(What you should do):
Print each line exactly as it is given.

— START OF Data supplied —

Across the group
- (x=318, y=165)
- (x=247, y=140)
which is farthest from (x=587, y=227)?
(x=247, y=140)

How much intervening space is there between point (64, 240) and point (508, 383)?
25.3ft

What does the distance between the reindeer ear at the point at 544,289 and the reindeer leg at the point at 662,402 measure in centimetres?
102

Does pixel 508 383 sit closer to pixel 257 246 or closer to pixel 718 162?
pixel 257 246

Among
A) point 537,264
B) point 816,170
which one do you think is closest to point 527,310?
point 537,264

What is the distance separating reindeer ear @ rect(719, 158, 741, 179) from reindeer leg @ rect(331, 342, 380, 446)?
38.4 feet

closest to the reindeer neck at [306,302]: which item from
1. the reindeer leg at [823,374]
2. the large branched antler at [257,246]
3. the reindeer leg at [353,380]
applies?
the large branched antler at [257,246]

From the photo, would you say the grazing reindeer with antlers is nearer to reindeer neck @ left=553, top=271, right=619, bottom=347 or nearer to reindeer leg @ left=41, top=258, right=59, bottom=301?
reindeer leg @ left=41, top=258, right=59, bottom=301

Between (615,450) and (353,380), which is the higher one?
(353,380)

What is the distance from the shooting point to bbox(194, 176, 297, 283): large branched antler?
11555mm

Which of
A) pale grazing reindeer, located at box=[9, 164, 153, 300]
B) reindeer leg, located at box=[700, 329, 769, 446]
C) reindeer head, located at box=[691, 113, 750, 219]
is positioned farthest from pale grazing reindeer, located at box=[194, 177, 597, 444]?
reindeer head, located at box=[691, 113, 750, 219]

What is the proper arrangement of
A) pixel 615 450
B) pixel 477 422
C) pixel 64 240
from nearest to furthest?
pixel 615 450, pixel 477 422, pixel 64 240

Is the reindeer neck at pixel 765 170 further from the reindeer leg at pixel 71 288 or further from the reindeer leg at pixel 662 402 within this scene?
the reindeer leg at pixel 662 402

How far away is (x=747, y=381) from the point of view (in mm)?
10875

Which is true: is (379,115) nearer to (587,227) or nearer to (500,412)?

— END OF Data supplied —

(Result of the task):
Across the group
- (x=318, y=165)
- (x=247, y=140)
which is farthest from (x=587, y=227)?
(x=247, y=140)

How much intervening space is there between point (64, 240) and point (508, 383)?
25.3ft

What does the distance between the reindeer ear at the point at 544,289 and the reindeer leg at the point at 662,402 measure in centimetres?
102

Does pixel 508 383 sit closer to pixel 257 246 or closer to pixel 718 162?
pixel 257 246

Among
A) point 537,264
B) point 816,170
which one do you think is closest to point 527,310?
point 537,264

What is the distance separating reindeer ear @ rect(719, 158, 741, 179) from reindeer leg @ rect(331, 342, 380, 446)?
38.4 feet

closest to the reindeer neck at [306,302]: which item from
1. the reindeer leg at [823,374]
2. the large branched antler at [257,246]
3. the reindeer leg at [353,380]
applies?
the large branched antler at [257,246]

From the photo, would you say the grazing reindeer with antlers is nearer to reindeer neck @ left=553, top=271, right=619, bottom=347 or nearer to reindeer leg @ left=41, top=258, right=59, bottom=301?
reindeer leg @ left=41, top=258, right=59, bottom=301

Between (615,450) and (353,380), which is the higher one?
(353,380)

What is the distance from the shooting point to bbox(194, 176, 297, 283): large branched antler?
11555mm

Which of
A) pale grazing reindeer, located at box=[9, 164, 153, 300]
B) reindeer leg, located at box=[700, 329, 769, 446]
C) reindeer head, located at box=[691, 113, 750, 219]
is positioned farthest from pale grazing reindeer, located at box=[194, 177, 597, 444]?
reindeer head, located at box=[691, 113, 750, 219]

What is the proper arrangement of
A) pixel 615 450
B) pixel 477 422
C) pixel 64 240
from nearest to furthest?
pixel 615 450, pixel 477 422, pixel 64 240

Is the reindeer neck at pixel 765 170 further from the reindeer leg at pixel 71 288 or further from the reindeer leg at pixel 662 402 within this scene?
the reindeer leg at pixel 662 402

How far away is (x=747, y=381) from the point of view (in mm)?
10875

Which is true: is (379,115) nearer to (587,227) or nearer to (500,412)?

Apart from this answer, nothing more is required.